▸ What needs to be done:
Search term "title": copy each line of the records that contains it.

▸ Provided entries:
[Start of section]

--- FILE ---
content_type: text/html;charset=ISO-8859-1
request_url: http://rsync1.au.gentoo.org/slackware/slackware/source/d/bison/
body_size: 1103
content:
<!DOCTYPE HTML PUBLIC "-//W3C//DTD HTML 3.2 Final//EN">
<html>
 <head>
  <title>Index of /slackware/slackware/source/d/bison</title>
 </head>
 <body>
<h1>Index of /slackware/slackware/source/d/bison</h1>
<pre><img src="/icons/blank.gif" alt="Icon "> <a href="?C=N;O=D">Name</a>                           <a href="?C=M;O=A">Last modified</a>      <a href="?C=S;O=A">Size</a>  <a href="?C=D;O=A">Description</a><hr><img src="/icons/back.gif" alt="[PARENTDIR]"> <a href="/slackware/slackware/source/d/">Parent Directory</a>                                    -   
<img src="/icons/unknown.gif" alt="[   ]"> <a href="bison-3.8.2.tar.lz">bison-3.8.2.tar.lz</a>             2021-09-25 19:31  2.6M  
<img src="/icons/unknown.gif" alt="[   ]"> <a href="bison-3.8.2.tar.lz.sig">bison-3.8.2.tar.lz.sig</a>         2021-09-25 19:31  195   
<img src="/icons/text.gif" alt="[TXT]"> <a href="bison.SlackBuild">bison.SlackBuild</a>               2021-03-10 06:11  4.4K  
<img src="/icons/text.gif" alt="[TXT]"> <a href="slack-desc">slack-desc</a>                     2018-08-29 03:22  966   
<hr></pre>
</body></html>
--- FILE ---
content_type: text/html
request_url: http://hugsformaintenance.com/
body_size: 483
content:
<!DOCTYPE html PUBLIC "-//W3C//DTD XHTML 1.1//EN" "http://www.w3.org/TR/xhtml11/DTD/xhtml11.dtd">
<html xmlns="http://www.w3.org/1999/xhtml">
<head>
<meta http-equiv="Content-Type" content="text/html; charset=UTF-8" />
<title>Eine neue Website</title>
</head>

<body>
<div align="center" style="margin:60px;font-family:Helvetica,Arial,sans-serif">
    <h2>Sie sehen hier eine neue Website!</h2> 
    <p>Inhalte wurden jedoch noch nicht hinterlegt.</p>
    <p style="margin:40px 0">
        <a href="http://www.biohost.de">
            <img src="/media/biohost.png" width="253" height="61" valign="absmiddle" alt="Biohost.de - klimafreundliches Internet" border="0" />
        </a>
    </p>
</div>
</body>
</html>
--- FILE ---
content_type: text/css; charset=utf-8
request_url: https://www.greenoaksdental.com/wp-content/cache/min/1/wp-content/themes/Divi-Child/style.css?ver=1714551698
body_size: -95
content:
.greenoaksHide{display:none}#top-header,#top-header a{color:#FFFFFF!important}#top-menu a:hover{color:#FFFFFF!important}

[End of section]

▸ Solution to this problem:
  <title>Index of /slackware/slackware/source/d/bison</title>
<title>Eine neue Website</title>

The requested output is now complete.